Rapport de preuves basé sur 13 essais cliniques randomisés
Les recommandations de l’American College of Cardiology (ACC) et de l’American Heart Association (AHA) actuellement en vigueur, publiées en 2019, conseillent une prévention primaire par AAS “chez des adultes sélectionnés âgés de 40 à 70 ans qui présentent un risque accru de maladie athérosclérotique, mais qui ne présentent pas de risque accru de saignement” [2,3]. Un nouveau projet de recommandation publié en 2021 le US Preventive Services Task Force (USPSTF) – un groupe d’experts qui conseille le ministère de la Santé américain sur les questions de prévention des maladies – arrive à une conclusion légèrement différente : la prise d’acide acétylsalicylique (aspirine®) pour la prévention primaire des maladies cardiovasculaires devrait être administré aux patients âgés de 40 à 59 ans.
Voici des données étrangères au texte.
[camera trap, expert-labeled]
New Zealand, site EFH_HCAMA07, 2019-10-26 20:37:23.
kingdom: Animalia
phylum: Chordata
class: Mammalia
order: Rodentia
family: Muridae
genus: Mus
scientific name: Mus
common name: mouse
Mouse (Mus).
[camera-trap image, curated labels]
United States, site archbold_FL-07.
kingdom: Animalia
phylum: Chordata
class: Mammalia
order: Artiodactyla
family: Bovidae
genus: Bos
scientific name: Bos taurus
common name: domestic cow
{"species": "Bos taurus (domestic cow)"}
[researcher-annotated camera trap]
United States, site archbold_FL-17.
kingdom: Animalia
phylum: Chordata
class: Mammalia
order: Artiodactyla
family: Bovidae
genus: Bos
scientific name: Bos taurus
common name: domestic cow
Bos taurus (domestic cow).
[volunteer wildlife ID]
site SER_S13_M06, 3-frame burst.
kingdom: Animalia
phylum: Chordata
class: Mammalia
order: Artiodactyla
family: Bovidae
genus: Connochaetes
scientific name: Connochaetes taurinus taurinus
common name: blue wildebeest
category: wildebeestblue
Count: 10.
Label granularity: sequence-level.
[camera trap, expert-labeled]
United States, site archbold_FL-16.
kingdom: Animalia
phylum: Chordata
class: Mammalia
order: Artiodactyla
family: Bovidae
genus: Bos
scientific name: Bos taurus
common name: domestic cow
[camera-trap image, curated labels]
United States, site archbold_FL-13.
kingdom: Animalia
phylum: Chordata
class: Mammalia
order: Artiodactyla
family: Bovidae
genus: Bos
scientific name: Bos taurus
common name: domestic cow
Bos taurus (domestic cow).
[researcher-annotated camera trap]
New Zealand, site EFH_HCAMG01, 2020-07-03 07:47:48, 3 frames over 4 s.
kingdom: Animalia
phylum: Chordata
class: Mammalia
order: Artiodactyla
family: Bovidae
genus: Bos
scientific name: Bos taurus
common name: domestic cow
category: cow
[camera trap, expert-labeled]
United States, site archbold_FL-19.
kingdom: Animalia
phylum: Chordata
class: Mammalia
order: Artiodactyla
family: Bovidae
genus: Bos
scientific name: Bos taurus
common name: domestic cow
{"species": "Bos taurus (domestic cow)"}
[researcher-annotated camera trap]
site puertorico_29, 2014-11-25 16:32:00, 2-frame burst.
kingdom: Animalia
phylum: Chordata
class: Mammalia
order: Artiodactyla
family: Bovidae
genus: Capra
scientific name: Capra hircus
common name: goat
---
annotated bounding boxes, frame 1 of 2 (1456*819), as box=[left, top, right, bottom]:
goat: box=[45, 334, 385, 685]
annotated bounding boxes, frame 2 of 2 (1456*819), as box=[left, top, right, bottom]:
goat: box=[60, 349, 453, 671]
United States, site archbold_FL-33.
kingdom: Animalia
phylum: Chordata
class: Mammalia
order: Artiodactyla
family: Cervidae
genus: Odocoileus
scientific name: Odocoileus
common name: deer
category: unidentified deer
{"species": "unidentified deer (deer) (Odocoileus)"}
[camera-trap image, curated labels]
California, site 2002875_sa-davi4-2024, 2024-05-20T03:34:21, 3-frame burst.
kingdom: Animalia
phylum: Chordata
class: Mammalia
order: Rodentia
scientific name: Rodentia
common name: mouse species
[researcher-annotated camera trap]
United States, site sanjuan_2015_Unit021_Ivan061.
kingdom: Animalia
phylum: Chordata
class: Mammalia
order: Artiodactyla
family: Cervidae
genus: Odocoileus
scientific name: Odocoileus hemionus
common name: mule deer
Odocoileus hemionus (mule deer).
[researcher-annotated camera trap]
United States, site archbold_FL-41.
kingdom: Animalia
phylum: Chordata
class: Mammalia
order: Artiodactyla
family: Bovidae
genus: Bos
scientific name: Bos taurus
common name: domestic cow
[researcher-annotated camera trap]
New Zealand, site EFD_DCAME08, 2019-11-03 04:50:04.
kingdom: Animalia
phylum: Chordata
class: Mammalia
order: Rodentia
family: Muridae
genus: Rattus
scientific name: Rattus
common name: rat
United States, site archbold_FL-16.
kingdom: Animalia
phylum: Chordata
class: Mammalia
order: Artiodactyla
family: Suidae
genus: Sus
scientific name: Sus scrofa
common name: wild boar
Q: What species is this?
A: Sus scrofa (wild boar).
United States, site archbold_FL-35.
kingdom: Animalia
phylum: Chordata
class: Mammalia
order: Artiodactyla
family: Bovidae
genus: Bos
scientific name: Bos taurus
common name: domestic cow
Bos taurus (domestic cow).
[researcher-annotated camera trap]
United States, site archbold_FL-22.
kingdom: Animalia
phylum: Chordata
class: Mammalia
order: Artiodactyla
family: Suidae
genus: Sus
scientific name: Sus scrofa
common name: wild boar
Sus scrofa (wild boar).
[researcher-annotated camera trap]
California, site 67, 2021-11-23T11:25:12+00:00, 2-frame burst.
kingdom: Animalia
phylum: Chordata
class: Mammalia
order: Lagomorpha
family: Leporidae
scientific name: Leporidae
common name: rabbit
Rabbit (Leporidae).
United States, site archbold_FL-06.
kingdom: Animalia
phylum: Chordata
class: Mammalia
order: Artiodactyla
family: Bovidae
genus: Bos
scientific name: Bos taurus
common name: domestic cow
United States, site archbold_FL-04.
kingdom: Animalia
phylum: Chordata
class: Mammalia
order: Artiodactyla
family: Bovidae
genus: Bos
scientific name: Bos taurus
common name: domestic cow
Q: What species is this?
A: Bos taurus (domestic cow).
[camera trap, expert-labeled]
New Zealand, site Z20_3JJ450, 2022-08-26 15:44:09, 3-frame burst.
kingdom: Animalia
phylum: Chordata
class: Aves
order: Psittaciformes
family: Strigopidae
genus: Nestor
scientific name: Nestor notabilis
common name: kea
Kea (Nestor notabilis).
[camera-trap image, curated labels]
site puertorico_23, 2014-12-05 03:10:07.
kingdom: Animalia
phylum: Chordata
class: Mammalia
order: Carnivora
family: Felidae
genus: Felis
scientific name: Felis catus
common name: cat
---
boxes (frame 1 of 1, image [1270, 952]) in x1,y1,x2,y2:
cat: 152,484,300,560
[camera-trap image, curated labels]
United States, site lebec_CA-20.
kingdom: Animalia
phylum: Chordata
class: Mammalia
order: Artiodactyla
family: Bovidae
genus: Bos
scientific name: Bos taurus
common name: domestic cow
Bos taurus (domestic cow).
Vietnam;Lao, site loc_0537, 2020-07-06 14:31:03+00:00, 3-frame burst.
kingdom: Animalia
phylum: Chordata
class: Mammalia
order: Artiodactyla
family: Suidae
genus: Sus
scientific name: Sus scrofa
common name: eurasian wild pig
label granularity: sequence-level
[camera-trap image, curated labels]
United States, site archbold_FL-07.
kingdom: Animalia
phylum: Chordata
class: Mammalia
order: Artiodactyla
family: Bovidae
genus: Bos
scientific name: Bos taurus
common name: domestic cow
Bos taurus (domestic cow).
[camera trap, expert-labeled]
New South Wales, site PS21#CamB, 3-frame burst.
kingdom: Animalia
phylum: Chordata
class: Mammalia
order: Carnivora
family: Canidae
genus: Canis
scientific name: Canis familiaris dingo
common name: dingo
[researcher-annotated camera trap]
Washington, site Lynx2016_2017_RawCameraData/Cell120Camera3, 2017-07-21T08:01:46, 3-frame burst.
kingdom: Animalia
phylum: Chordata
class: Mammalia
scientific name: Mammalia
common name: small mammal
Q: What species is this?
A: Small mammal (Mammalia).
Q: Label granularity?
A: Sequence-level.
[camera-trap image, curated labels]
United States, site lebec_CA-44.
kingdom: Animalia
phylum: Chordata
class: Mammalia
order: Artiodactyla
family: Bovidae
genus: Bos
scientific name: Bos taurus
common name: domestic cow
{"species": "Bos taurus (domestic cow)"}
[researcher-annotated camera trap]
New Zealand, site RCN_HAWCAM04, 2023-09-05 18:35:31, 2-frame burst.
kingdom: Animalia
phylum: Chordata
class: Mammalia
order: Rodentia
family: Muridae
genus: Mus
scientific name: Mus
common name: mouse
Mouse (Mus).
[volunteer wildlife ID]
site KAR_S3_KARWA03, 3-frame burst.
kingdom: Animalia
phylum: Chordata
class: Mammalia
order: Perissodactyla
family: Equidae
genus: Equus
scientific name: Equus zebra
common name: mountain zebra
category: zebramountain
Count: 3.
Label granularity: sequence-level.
Les patients âgés de plus de 60 ans doivent être évalués individuellement et il est déconseillé de prescrire de nouveaux AAS dans cette indication. Cette évaluation se fonde sur un rapport de données probantes portant sur plus de 160 000 personnes dont l’âge moyen allait de 53 ans dans l’étude “Physicians’ Health Study” à 74 ans dans l’étude “Aspirin in Reducing Events in the Elderly” (ASPREE) [2,4].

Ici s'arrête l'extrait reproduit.